¿Qué amenaza a la flora de Paterna, l'Eliana y Sant Antonio de Benagéber?

El corredor del Turia y su entorno agrícola, bajo presión

1. Urbanización y fragmentación del territorio
Entre 1950 y 2026 se calcula que ha desaparecido entre el 70% y el 80% de la huerta histórica de la zona, según datos de cartografía histórica y teledetección. Y las cosas no han mejorado: infraestructuras como la A-7 By-Pass (actualmente en ampliación para duplicar el número de carriles) y la CV-35 cortan y aíslan las poblaciones de plantas, impidiéndoles conectarse y dispersarse con normalidad.


2. Abandono agrícola y cambio de usos del suelo
Cuando se abandona el cultivo tradicional de huerta —algo muy ligado al avance urbanizador del punto anterior—, se acumula biomasa vegetal que alimenta a las invasoras y dispara el riesgo de incendio. Además, con la huerta desaparece también un paisaje en mosaico —márgenes de campo, setos, bordes de camino— que albergaba una gran variedad de plantas silvestres.


3. Especies invasoras
Las plantas invasoras son especies llegadas de otros territorios que, una vez instaladas, se expanden sin freno y arrinconan a las autóctonas: les roban espacio, agua y luz, y alteran el suelo. En la ribera del Turia, la caña común (Arundo donax) es el ejemplo más claro: ha colonizado grandes tramos del río y ha desplazado a sauces, álamos y tarajes. Los terrenos abandonados y los bordes de infraestructuras son sus principales puertas de entrada.


4. Incendios forestales
La Vallesa y el Parque Natural del Turia tienen un historial de incendios que habla por sí solo.
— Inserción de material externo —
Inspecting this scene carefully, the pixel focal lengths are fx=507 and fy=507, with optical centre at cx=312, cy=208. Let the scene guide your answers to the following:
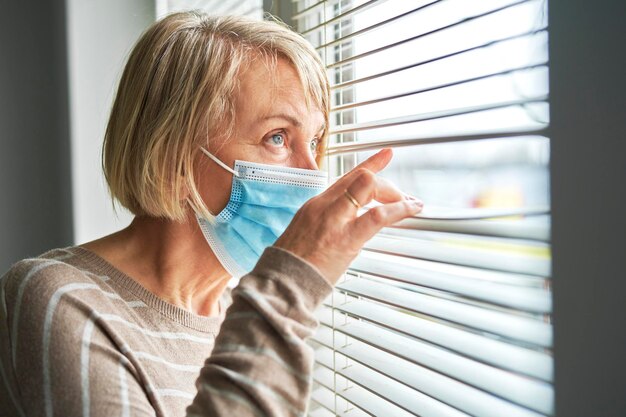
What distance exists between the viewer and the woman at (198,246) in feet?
2.42

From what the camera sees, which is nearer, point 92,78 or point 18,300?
point 18,300

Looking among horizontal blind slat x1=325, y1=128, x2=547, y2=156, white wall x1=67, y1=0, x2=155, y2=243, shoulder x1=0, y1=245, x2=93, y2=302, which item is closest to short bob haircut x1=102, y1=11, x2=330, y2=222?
horizontal blind slat x1=325, y1=128, x2=547, y2=156

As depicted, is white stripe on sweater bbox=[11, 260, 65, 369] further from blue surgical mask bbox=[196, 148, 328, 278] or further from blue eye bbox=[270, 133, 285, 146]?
blue eye bbox=[270, 133, 285, 146]

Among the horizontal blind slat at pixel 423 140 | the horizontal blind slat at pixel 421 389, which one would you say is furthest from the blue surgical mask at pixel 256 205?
the horizontal blind slat at pixel 421 389

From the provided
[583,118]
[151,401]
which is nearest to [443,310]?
[583,118]

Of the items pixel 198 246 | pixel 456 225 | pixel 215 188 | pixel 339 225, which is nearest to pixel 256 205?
pixel 215 188

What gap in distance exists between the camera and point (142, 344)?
98cm

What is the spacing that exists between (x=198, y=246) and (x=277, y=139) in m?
0.30

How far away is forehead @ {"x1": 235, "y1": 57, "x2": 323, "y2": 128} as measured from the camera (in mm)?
1017

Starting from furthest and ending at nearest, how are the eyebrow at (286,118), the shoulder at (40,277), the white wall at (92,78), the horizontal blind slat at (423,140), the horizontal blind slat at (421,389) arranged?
the white wall at (92,78)
the eyebrow at (286,118)
the shoulder at (40,277)
the horizontal blind slat at (421,389)
the horizontal blind slat at (423,140)

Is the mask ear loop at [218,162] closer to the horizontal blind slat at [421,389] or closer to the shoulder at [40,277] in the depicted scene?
the shoulder at [40,277]

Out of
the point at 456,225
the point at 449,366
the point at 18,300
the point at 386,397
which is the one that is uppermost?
the point at 456,225

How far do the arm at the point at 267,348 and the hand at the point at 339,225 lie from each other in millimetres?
26

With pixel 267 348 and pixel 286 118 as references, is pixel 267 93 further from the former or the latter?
pixel 267 348
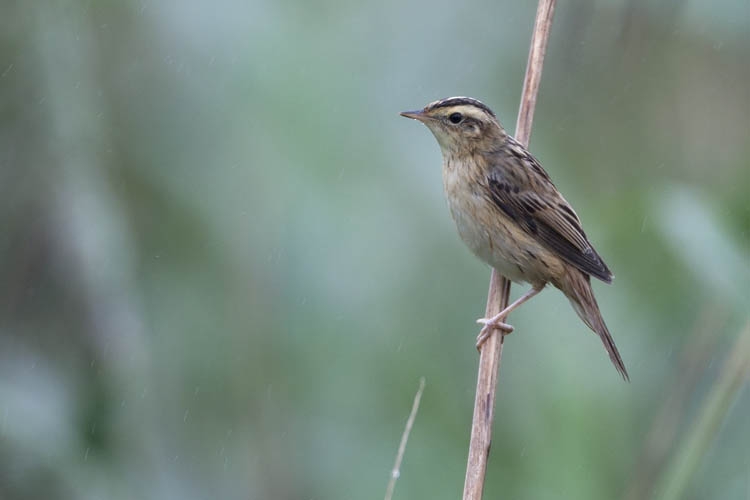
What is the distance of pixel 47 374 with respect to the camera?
151 inches

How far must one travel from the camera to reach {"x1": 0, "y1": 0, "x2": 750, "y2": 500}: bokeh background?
355 centimetres

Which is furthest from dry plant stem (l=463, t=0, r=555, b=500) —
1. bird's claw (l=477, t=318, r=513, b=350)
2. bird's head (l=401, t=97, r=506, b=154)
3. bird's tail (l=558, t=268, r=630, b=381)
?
bird's head (l=401, t=97, r=506, b=154)

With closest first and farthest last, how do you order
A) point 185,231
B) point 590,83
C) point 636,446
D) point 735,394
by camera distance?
point 735,394 → point 636,446 → point 185,231 → point 590,83

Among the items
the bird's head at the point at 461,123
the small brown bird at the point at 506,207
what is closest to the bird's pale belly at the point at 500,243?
the small brown bird at the point at 506,207

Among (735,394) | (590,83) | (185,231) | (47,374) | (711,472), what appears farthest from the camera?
(590,83)

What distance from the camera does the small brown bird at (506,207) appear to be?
3756 millimetres

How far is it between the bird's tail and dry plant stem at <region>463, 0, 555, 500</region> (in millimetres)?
251

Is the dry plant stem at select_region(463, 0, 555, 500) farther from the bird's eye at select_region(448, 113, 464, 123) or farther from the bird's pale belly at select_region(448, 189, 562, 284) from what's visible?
the bird's eye at select_region(448, 113, 464, 123)

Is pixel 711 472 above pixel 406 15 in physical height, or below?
below

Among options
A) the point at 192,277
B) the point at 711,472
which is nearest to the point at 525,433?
the point at 711,472

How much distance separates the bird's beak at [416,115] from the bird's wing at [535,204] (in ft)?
1.25

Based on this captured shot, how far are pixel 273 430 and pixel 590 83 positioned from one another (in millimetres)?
2280

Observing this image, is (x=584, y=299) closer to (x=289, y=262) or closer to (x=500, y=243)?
(x=500, y=243)

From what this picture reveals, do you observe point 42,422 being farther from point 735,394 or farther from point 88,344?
point 735,394
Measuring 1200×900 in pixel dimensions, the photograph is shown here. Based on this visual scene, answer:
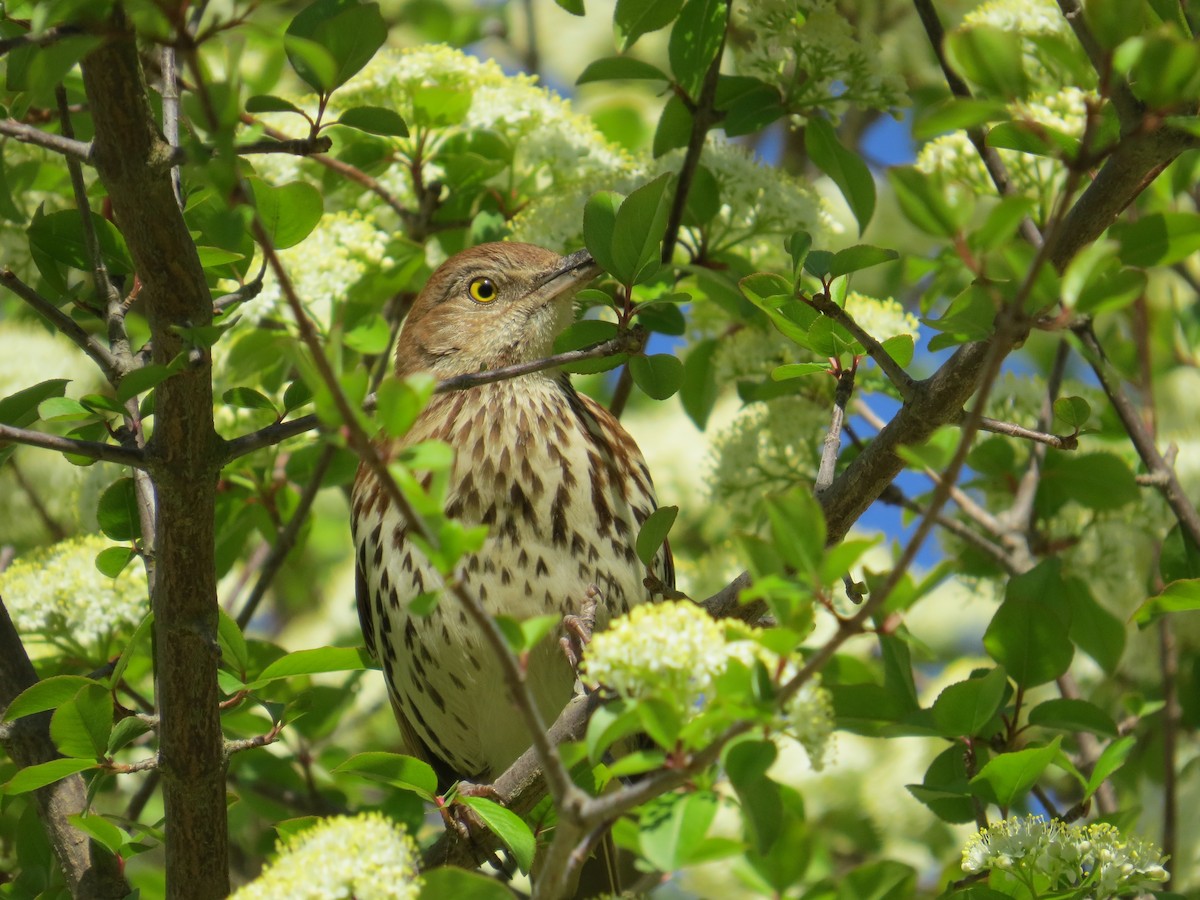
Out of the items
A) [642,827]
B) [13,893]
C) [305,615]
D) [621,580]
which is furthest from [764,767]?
[305,615]

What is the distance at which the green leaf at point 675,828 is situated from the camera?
189 cm

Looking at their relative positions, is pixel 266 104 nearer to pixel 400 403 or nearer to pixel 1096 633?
pixel 400 403

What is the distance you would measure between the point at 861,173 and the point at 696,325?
3.31 feet

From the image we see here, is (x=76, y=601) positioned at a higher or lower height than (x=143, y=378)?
higher

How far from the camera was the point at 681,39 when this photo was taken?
12.7ft

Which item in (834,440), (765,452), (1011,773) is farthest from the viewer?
(765,452)

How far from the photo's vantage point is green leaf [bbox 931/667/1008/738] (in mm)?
2748

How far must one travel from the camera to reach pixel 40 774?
9.58 ft

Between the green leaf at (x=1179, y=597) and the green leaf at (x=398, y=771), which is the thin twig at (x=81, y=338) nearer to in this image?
the green leaf at (x=398, y=771)

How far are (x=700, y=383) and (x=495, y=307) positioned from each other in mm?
733

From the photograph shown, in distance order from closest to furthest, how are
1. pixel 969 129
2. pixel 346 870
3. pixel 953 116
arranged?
pixel 953 116, pixel 346 870, pixel 969 129

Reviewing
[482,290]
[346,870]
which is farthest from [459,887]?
[482,290]

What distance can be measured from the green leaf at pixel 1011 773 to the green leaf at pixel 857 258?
3.29 feet

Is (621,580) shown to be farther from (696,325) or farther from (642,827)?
(642,827)
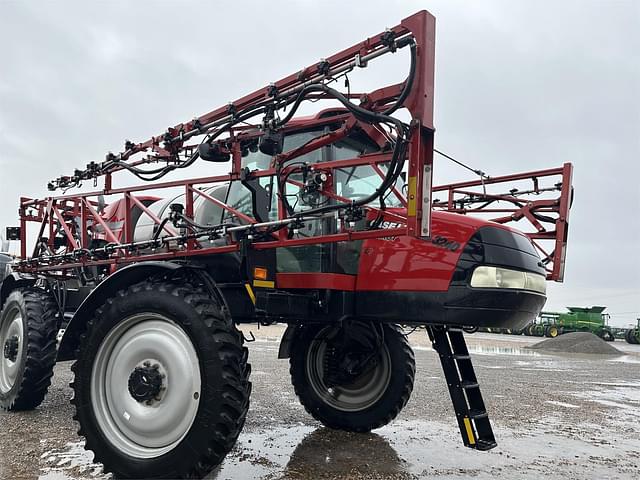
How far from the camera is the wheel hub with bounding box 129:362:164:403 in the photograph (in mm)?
3652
El más grave fue el del 10 de agosto de 1994, que arrasó unas 200 hectáreas y obligó a evacuar más de 600 viviendas. Desde entonces los episodios han sido recurrentes: en 2006 por el corte de un cable de alta tensión; en 2007 otro incendio en la zona de cañar, con un conato ese mismo verano y dos incendios el año anterior por líneas eléctricas; en mayo de 2024 ardieron cerca de 30 hectáreas y se desalojaron unas 50 viviendas, en un incidente investigado como presuntamente intencionado; y en agosto de 2025 hubo un nuevo fuego en la partida de Botaia, en Riba-roja, muy cerca de un colegio y 40 viviendas. Tras cada incendio, el pino carrasco (Pinus halepensis) vuelve a crecer rápido, pero acaba desplazando a los arbustos mediterráneos de mayor valor ecológico —coscoja, lentisco—, que necesitan décadas para recuperarse. El cambio climático agrava todo esto: más calor, sequías más largas y vientos secos amplían la temporada de riesgo y hacen los fuegos más intensos.


5. Contaminación atmosférica, hídrica y del suelo

  • Atmosférica: el tráfico denso de la A-7 y la CV-35 emite óxidos de nitrógeno y partículas que afectan a la flora más sensible de los márgenes de la carretera.

  • Hídrica por nitratos: la agricultura intensiva contamina acuíferos y acequias, favoreciendo plantas oportunistas que se benefician de suelos muy cargados de nutrientes, a costa de las especies más especializadas.

  • Por plaguicidas: herbicidas e insecticidas perjudican a los polinizadores y a otros organismos clave para que las plantas se reproduzcan y dispersen.

  • Sellado del suelo: el asfalto y el hormigón impiden que el agua se filtre, alteran la distribución de semillas y dañan los hongos del suelo que ayudan a los árboles a nutrirse, dificultando la regeneración vegetal.


6. Cambio climático
Cada vez hay menos agua en el Turia y las temperaturas suben: esto reduce y deteriora el hábitat de las plantas de ribera que más dependen de la humedad. Al mismo tiempo, las condiciones más secas favorecen la extensión de matorrales degradados a costa del bosque mediterráneo maduro. El cambio climático no es solo un problema más de la lista: es la amenaza que está detrás de casi todas las demás y las hace más difíciles de revertir.